7. Your Tax Rate Will Change
Most of the leading candidates have put forth tax reform plans that would ultimately impact retirees, but the impact depends on your income level and what type of income you receive. When it comes to ordinary income, Bush, Christie, Rubio, and Trump would simplify the code by establishing fewer tax brackets, whereas Ben Carson, Cruz, and Paul prefer flat taxes, according to TaxFoundation.org. Most Republicans would lower or eliminate capital gains taxes, but Clinton and Sanders would increase it.
8. You Might Be Able to Save More
Increasing wages could free up money for Americans to put into their 401ks. “It is especially important that we raise wages for all workers, because when 70 percent of us are making the same or less than we were 12 years ago, fewer and fewer of us will be able to save enough for a secure retirement,” Democratic candidate Martin O’Malley wrote in an article for The Quad-City Times.
While the minimum wage debate has become a high-profile issue, some candidates want the minimum wage to stay at $7.25, but Clinton has supported an increase to $12, and Sanders wants to see $15 per hour.
9. You Might Get Better Investment Advice
If passed, a rule currently proposed by the Department of Labor would hold brokers that work with 401k participants or individual retirement account investors to a fiduciary standard, which means that they would need to put a client’s best interests first rather than simply putting the client in merely suitable investments — ones that could potentially net them commissions.

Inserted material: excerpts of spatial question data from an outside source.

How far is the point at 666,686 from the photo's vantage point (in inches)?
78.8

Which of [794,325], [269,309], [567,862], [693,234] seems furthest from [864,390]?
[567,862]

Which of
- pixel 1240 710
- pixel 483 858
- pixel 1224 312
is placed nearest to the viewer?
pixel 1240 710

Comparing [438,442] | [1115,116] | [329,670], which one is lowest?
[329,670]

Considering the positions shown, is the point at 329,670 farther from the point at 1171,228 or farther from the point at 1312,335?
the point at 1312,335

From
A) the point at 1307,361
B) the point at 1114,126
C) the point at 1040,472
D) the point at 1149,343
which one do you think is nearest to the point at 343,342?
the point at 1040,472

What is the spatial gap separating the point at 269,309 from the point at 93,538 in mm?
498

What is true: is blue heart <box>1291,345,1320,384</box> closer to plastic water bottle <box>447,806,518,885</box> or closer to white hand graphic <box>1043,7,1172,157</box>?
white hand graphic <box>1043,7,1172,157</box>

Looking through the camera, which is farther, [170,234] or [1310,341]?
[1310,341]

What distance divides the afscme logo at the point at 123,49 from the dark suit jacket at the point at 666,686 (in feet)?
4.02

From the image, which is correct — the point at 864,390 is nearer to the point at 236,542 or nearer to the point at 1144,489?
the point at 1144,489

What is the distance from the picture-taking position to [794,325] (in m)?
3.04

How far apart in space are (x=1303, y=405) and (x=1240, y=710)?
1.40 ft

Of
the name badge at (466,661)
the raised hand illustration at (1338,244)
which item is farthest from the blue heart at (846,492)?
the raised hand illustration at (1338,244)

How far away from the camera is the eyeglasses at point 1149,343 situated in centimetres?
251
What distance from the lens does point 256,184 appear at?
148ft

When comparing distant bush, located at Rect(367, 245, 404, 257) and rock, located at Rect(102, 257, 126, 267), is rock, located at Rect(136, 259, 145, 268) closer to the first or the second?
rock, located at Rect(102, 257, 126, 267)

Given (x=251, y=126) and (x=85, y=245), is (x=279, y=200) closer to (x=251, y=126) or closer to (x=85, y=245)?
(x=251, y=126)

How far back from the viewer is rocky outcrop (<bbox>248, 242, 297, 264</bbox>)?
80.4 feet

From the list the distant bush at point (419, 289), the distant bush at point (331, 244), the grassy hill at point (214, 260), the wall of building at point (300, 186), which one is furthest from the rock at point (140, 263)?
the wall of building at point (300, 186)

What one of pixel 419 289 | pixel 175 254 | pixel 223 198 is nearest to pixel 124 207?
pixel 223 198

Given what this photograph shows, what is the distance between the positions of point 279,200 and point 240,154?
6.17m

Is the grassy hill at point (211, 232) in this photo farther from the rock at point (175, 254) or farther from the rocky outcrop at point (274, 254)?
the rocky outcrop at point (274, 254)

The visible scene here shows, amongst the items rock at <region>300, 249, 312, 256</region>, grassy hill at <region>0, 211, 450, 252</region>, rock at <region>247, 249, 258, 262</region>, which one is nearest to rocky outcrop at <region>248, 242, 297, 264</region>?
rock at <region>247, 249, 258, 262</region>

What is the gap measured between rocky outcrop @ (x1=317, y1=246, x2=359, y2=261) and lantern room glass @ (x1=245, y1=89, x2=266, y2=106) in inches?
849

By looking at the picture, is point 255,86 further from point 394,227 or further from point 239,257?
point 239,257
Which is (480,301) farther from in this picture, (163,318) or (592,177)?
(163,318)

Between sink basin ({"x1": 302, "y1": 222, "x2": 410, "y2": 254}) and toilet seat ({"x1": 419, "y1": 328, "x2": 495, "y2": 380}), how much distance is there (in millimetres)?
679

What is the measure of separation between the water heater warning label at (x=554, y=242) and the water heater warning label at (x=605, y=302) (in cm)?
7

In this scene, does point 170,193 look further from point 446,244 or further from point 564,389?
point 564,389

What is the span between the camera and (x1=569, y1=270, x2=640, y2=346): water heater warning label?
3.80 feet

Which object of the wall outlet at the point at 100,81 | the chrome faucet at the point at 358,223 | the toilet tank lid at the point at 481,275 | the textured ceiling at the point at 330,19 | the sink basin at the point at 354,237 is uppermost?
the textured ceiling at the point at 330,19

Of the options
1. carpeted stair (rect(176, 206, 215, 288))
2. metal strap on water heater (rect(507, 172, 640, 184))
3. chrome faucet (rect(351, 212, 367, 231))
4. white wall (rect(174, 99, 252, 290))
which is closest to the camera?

The proposal has met with opposition from some in the financial services industry, and even if the current administration manages to pass it before Pres. Barack Obama leaves office, it will be up to the next president to decide how it’s enforced.
“If it’s a democrat, they’ll probably keep it, but if it’s a Republican, they’ll probably kill it,” said Chad Parks, CEO of Ubiquity Retirement + Savings, a retirement planning services provider based in San Francisco.
10. You’ll Probably Have to Pay More for Home Care
Several of this election’s hot-button issues, such as immigration reform and minimum wage, will have a direct impact on the cost of in-home care that many retirees rely on in order to remain in their homes rather than going to assisted living or nursing home facilities. Skilled care positions are disproportionately filled by immigrants and people who earn minimum wage, factors that have helped maintain prices for those who need care, said Jeff Salter, founder and CEO of Caring Senior Service in San Antonio.
“You can’t just raise the price on these services,” Salter said. “We’re not dealing with wealthy people. If the prices increase dramatically, it’s going to become really challenging for them to remain at home safely.”